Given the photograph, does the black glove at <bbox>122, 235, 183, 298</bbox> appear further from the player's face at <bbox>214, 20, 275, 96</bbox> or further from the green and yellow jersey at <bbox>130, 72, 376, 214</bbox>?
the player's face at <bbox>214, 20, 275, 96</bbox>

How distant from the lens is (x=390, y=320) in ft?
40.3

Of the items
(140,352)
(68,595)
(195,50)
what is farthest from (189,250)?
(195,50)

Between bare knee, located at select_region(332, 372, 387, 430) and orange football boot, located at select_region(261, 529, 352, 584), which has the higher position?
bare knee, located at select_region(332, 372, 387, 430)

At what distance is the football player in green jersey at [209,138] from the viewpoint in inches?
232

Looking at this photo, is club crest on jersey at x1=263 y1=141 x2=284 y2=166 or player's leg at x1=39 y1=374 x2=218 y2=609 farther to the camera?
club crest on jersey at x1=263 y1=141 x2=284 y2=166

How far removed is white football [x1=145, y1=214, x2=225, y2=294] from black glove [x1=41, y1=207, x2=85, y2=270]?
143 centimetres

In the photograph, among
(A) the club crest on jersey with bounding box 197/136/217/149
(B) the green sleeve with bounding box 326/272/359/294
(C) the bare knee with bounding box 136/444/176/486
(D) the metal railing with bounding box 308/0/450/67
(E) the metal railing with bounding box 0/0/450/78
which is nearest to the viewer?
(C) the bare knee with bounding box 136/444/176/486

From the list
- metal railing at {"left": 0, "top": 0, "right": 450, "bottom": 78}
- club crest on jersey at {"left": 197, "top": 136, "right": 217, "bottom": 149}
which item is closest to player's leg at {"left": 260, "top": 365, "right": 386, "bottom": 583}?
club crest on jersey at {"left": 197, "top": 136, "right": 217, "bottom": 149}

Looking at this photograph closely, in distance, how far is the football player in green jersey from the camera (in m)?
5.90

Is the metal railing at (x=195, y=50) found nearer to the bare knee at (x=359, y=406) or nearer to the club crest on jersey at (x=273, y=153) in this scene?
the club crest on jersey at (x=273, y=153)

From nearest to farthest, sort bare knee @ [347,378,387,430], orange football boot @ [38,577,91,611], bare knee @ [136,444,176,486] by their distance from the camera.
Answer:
= = =
WHAT THIS TASK INVOLVES: Write out everything in the entries above, from the line containing "Is the metal" down to the final line, with both of those lines included.

OUTPUT FOR THIS TASK:
Is the metal railing at (x=195, y=50) found nearer to the bare knee at (x=359, y=406) or nearer to the club crest on jersey at (x=273, y=153) in this scene?
the club crest on jersey at (x=273, y=153)

From nearest to farthest, sort bare knee @ [347,378,387,430], orange football boot @ [38,577,91,611], bare knee @ [136,444,176,486] by their distance from the camera.
Answer:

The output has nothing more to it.